Edificio Desclòs, Puigcerdà
No había podido esperar y ahora se arrepentía. Arnau abrió la puerta automática del parking del edificio de los Desclòs y avanzó lentamente hacia la rampa. La primera idea siempre es la mejor, se repetía una y otra vez. Pero cuando no había encontrado a la comisaria en el despacho, y Montserrat le dijo que ya no volvería, el bastón en la bolsa de plástico le quemaba las manos. No pudo esperar a compartir la noticia. Incluso un hombre pausado y cabal como él podía tener un momento de debilidad. Y así había sido.

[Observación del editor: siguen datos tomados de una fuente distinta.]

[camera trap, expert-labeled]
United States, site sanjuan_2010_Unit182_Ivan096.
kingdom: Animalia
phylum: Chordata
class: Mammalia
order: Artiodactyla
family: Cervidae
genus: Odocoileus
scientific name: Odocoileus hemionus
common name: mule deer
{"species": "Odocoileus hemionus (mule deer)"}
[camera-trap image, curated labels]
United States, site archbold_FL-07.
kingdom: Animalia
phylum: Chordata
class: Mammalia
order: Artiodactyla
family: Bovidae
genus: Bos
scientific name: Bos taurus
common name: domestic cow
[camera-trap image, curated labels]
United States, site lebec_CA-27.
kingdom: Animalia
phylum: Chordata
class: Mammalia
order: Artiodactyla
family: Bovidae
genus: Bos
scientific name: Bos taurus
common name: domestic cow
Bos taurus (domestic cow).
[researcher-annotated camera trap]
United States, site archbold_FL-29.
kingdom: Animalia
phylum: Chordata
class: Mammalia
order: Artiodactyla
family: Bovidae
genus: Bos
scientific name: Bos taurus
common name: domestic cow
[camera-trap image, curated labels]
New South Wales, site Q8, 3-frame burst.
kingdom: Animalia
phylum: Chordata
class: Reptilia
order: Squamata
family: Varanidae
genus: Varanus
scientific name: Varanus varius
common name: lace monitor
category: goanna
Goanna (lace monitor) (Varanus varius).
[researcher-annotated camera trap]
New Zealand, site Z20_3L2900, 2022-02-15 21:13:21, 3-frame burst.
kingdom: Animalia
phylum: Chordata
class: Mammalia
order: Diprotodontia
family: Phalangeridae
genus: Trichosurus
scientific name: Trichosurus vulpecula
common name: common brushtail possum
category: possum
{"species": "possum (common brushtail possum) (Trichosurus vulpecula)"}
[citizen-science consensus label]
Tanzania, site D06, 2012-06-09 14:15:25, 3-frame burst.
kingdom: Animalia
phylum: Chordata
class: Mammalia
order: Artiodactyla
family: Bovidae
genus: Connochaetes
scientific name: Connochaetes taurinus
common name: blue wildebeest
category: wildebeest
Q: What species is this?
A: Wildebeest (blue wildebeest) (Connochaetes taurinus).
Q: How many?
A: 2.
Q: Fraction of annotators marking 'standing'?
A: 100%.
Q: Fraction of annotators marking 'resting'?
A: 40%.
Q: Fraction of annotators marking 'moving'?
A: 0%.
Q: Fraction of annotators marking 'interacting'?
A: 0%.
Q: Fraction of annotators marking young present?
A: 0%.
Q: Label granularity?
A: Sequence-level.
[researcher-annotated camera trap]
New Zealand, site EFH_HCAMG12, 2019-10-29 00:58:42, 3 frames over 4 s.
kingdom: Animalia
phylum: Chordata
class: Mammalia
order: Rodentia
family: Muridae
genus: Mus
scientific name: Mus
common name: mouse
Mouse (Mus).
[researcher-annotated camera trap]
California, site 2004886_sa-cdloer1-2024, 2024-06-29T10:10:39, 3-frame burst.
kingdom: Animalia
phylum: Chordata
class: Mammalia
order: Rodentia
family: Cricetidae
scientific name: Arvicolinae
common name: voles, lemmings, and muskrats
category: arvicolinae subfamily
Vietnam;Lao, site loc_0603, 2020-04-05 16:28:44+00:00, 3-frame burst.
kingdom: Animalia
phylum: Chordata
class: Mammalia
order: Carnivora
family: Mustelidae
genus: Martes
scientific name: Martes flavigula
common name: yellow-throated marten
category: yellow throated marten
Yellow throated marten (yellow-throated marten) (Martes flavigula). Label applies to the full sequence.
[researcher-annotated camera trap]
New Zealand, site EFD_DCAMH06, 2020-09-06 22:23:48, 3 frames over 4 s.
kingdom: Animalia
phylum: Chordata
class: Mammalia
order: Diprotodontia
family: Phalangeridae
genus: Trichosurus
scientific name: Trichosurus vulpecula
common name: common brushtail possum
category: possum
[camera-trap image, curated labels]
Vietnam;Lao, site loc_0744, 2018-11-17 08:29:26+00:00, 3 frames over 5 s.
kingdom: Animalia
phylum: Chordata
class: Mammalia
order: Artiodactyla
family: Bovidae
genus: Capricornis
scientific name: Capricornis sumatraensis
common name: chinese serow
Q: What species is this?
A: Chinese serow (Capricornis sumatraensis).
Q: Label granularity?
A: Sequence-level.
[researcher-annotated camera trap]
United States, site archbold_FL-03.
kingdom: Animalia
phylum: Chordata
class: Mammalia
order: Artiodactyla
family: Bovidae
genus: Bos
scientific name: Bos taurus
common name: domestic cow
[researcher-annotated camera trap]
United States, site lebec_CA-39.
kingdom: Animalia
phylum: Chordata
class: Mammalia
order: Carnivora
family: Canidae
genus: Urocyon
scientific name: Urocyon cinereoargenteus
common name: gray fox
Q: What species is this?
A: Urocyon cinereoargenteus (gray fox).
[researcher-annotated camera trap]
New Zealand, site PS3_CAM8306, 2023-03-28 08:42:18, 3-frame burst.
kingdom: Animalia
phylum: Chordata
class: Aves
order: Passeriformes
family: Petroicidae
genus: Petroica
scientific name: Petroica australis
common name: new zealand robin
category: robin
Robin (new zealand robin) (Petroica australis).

Ahora tendría que vigilar cómo le llegaba a la comisaria la noticia de su hallazgo, porque sospechaba que el sargento se apuntaría el tanto en cuanto pudiese hablar con ella. Y no estaba dispuesto a permitirlo. Había remitido el bastón al laboratorio y, cuando le preguntaron qué estaban buscando, él respondió que las huellas de la sospechosa. Le advirtieron que estaban desbordados y que hasta finales de semana no tendrían los resultados. Bueno, por el momento el fin de semana se presentaba despejado, y el lunes ya se pondría con la transcripción del interrogatorio de la veterinaria, con tranquilidad, a la espera de que el laboratorio corroborase la prueba definitiva que él había encontrado.
Arnau descendió del coche y se dirigió al ascensor, introdujo la llave y la puerta se abrió en seguida. Al entrar, se observó en el espejo, dudando si debía de pasar por casa antes de ir a ver a su padre. Pero decidió que no era necesario; al fin y al cabo, sólo iba a estar unos minutos y, si le pedía que se quedase, no había nada mejor que el uniforme.
Por suerte, sus preocupaciones por la reacción de su padre cuando le había llamado para pedirle el informe del CRC que quería el sargento habían resultado absurdas. Ahora lo sabía, y estaba agradecido de que su padre hubiera sido tan considerado. Además, cuando le respondió que él mismo le daría la información, Arnau decidió que aprovecharía para contarle su hallazgo en la finca de la veterinaria y así confirmarían juntos sus sospechas sobre la culpabilidad de la bruja.
Al llegar al ático llamó con los nudillos a la puerta del piso de sus padres y oyó los pasitos acelerados de su madre. Hacía años que no usaba el timbre, desde el día del balcón. El día en el que, jugando con su hermano, aporrearon de tal manera el timbre que se quedó enganchado durante varios minutos. Cuando su padre fue a abrirles, los hizo pasar amablemente al balcón. Allí los dejó, a varios grados bajo cero, hasta que horas más tarde su madre, ajena a lo que había ocurrido, fue a buscarlos para cenar.
Tres minutos más tarde, Arnau cerró por dentro la puerta de su propio piso con una carpeta beige en la mano y el ánimo por los suelos. Su padre estaba ocupado, al teléfono, le había dicho ella, pero ha dejado estos papeles para que te los dé. Ella tenía cosas en el horno y una cena que preparar para «el equipo», el grupo de matrimonios con los que se reunían una vez al mes y que llevaba años tutelando el párroco de Puigcerdà, el padre Anselmo. Y le había dejado allí de pie en la puerta mientras, de camino a la cocina, le gritaba que cerrase por fuera.